En los días siguientes sudé el terror, se me fue la fiebre y recuperé el apetito, en cambio fue evidente que Zulema no sufría un malestar pasajero. Se había enfermado de amor y todos así lo comprendieron, menos su marido que no quiso verlo y se negó a relacionar la desaparición de Kamal con el desánimo de su mujer. No preguntó lo sucedido, porque adivinaba la respuesta y al tener certeza de la verdad se habría visto obligado a tomar venganza. Era demasiado compasivo para rebanarle los pezones a la infiel o buscar a su primo hasta dar con él para amputarle los genitales y metérselos en la boca, de acuerdo con la tradición de sus antepasados.
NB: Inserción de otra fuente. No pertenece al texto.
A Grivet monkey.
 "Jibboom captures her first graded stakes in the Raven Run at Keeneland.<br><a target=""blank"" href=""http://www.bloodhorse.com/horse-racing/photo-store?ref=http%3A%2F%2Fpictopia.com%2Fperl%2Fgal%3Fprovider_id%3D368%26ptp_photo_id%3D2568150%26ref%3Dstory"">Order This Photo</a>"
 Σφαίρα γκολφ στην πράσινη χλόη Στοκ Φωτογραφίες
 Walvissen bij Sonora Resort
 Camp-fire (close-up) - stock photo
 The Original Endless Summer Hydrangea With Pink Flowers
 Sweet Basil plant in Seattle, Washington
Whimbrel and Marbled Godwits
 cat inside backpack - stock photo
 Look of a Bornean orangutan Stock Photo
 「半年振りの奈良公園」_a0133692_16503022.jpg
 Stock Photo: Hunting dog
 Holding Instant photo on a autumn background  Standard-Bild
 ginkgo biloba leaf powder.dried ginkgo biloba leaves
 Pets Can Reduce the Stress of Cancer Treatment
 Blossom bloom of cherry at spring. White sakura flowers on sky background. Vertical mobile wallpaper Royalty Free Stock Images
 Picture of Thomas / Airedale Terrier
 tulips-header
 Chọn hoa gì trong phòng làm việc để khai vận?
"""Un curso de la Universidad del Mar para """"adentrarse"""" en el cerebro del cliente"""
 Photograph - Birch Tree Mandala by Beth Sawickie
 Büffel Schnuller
Zulema continuó callada y tranquila, llorando a ratos, sin manifestar ningún entusiasmo por la comida, la radio o los regalos de su marido. Comenzó a adelgazar y al cabo de tres semanas su piel se había vuelto de un suave color sepia, como un retrato de otro siglo. Sólo reaccionaba cuando Riad Halabí intentaba hacerle una caricia, entonces se replegaba acechándolo con un odio seguro. Por un tiempo se me acabaron las clases con la maestra Inés y el trabajo en el almacén, tampoco se reanudaron las visitas semanales al camión del cinematógrafo, porque ya no pude separarme de mi patrona, pasaba el día y buena parte de la noche cuidándola. Riad Halabí tomó un par de empleadas para hacer la limpieza y ayudar en La Perla de Oriente. Lo único bueno de ese periodo fue que él volvió a ocuparse de mí como en los tiempos anteriores a la llegada de Kamal, de nuevo me pedía que le leyera en voz alta o le contara cuentos de mi invención, me invitaba a jugar dominó y se dejaba ganar. A pesar de la atmósfera de opresión que había en la casa, encontrábamos pretextos para reírnos.
Pasaron algunos meses sin cambios notables en el estado de la enferma. Los habitantes de Agua Santa y de los pueblos vecinos acudieron a preguntar por ella, trayendo cada uno un remedio diferente: una mata de ruda para infusiones, un jarabe para curar a los atónitos, vitaminas en píldoras, caldo de ave. No lo hacían por consideración hacia esa extranjera altiva y solitaria, sino por cariño al turco. Sería bien bueno que la viera una experta, dijeron y un día trajeron a una guajira hermética que se fumó un tabaco, sopló el humo sobre la paciente y concluyó que no tenía ninguna enfermedad registrada por la ciencia, sólo un ataque prolongado de tristeza amorosa.
—Echa de menos a su familia, pobrecita explicó el marido y despidió a la india antes que siguiera adivinando su vergüenza.
No tuvimos noticias de Kamal. Riad Halabí no volvió a mencionar su nombre, herido por la ingratitud con que pagó el albergue recibido.